Brano selezionato –
━━━━━━
Sentenza di Cassazione Civile Sez. 3 Num. 7895 Anno 2024
Civile Sent. Sez. 3 Num. 7895 Anno 2024
Presidente: COGNOME
Relatore: COGNOME NOME
Data pubblicazione: 22/03/2024
SENTENZA
sul ricorso iscritto al n. 9552/2021 R.G. proposto da
COGNOME NOME , elettivamente domiciliato in Roma, INDIRIZZO, presso lo studio dell’AVV_NOTAIO, dal quale è rappresentato e difeso
– ricorrente –
contro
BANCA VERSILIA LUNIGIANA E GARFAGNANA CREDITO COOPERATIVO SOCIETÀ COOPERATIVA , in persona del legale rappresentante pro tempore, elettivamente domiciliato in Roma, INDIRIZZO, presso lo studio dell’AVV_NOTAIO, dal quale, unitamente all’AVV_NOTAIO, è rappresentato e difeso
– controricorrente –
Avverso la sentenza n. 1241/2020 della CORTE DI APPELLO DI GENOVA, depositata il giorno 22 dicembre 2020.
PEGNO SU STRUMENTI FINANZIARI DEMATERIALIZZATI
Udita la relazione svolta alla pubblica udienza tenuta il giorno 24 gennaio 2024 dal Consigliere NOME COGNOME; udito il Pubblico Ministero, in persona del Sostituto Procuratore generale NOME AVV_NOTAIO, che ha concluso per il rigetto del ricorso; udito l’AVV_NOTAIO, per parte ricorrente; udito l’AVV_NOTAIO, per parte controricorrente.
FATTI DI CAUSA
NOME COGNOME domandò giudizialmente la condanna della RAGIONE_SOCIALE RAGIONE_SOCIALE (in appresso, per brevità: RAGIONE_SOCIALE VLG) al pagamento dell’importo di euro 200.000, adducendone l’indebito prelevamento dal proprio conto corrente.
A suffragio dell’azione, riferì, in punto di fatto:
-) di aver stipulato con la RAGIONE_SOCIALE VLG due contratti di pegno, aventi ad oggetto il valore di due strumenti finanziari dematerializzati (ciascuno dell’importo nominale di euro centomila), a garanzia delle obbligazioni assunte (con mutuo chirografario ed apertura di credito) dalla RAGIONE_SOCIALE RAGIONE_SOCIALE, con la previsione pattizia che « qualora si verifichi il rimborso totale o parziale dei titoli stessi, la garanzia pignoratizia si trasferisce sulle somme incassate »;
-) venuti a scadenza i titoli, la RAGIONE_SOCIALE LVG aveva, dapprima, liquidato le somme su un conto personale a lui intestato (e non già su un conto tecnico indisponibile) e, di poi, trasferito le stesse su un conto intestato alla RAGIONE_SOCIALE garantita, portandole a copertura e decurtazione del saldo debitore del conto di detta RAGIONE_SOCIALE.
La domanda è stata disattesa in ambedue i gradi di merito.
Ricorre per cassazione NOME COGNOME, affidandosi a quattro motivi, cui resiste, con controricorso, la RAGIONE_SOCIALE LVG.
Il Procuratore Generale ha depositato conclusioni motivate con cui ha invocato il rigetto del ricorso.
Ambedue le parti hanno depositato memoria illustrativa.
━━━━━━
Estratti dei record –
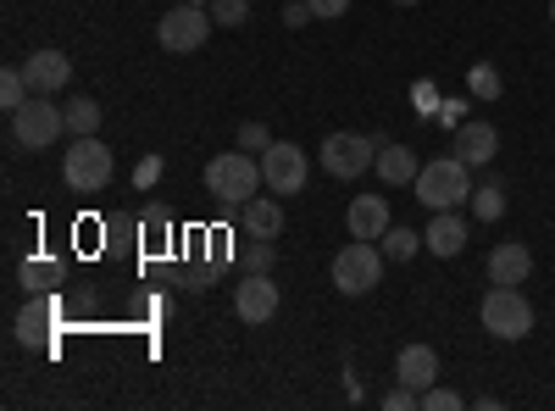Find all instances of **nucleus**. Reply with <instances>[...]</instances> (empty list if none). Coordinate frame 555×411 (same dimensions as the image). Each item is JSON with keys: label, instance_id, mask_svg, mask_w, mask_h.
━━━━━━
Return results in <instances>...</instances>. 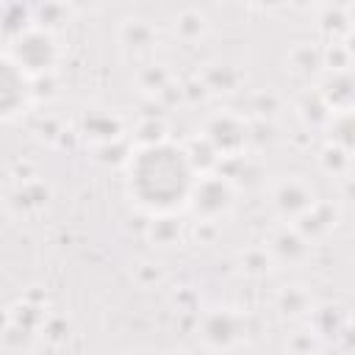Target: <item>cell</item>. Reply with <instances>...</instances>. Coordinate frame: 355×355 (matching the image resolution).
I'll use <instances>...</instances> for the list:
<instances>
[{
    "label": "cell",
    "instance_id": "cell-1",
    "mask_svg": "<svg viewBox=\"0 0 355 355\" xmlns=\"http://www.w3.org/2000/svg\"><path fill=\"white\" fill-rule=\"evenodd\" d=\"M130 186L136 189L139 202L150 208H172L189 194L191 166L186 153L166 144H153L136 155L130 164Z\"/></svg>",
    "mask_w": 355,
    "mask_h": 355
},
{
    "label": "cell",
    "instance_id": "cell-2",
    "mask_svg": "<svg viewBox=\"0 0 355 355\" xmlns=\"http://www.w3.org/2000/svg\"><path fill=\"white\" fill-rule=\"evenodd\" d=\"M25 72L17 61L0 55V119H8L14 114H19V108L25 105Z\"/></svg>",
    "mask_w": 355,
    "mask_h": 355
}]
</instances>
━━━━━━
Compiti da svolgere –
1. Riporta alla lettera il passo della sentenza di Cassazione compreso tra "PEGNO SU STRUMENTI" e "proprio conto corrente.", estremi inclusi.
2. Prosegui la sentenza di Cassazione dal punto in cui il testo si interrompe.

Risultati per compito –
1.
PEGNO SU STRUMENTI FINANZIARI DEMATERIALIZZATI
Udita la relazione svolta alla pubblica udienza tenuta il giorno 24 gennaio 2024 dal Consigliere NOME COGNOME; udito il Pubblico Ministero, in persona del Sostituto Procuratore generale NOME AVV_NOTAIO, che ha concluso per il rigetto del ricorso; udito l’AVV_NOTAIO, per parte ricorrente; udito l’AVV_NOTAIO, per parte controricorrente.
FATTI DI CAUSA
NOME COGNOME domandò giudizialmente la condanna della RAGIONE_SOCIALE RAGIONE_SOCIALE (in appresso, per brevità: RAGIONE_SOCIALE VLG) al pagamento dell’importo di euro 200.000, adducendone l’indebito prelevamento dal proprio conto corrente.

2.
r.g. n. 5952/2021 Cons. est. NOME COGNOME
RAGIONI DELLA DECISIONE
Il primo motivo denuncia « violazione dell’art. 2786 cod. civ. e dell’art. 34 del d.lgs. 24 giugno 1998, n. 213, nonché violazione degli artt. 1175 e 1375 cod. civ., in relazione all’art. 360, primo comma, num. 3, cod. proc. civ. ».
In sintesi, l’impugnante re puta illegittima l’appropriazione ad opera della RAGIONE_SOCIALE LVG, « senza una nuova contrattazione della garanzia », delle somme rimesse nella disponibilità del cliente; sostiene inoltre che la sentenza impugnata si fonda sul principio giuridico, invece errato, per cui le somme derivanti da conversioni di titoli dematerializzati dati in pegno mantengono l’originaria funzione di garanzia.
Il secondo mezzo, per violazione dell’art. 1362 cod. civ. in relazione all’art. 360, primo comma, num. 3, cod. proc. civ., lamenta l’inosservanza del principio ermeneutico « in base al quale, ai fini della comune intenzione delle parti, occorre tener conto del senso letterale delle parole e non solo ».
In particolare, si deduce che, diversamente da quanto opinato nella sentenza impugnata, nei contratti di pegno in esame non era « prevista la decisiva circostanza che alla conversione dei titoli, stante l’avvenuta scadenza degli stessi, avesse fatto seguito il relativo spossessamento ».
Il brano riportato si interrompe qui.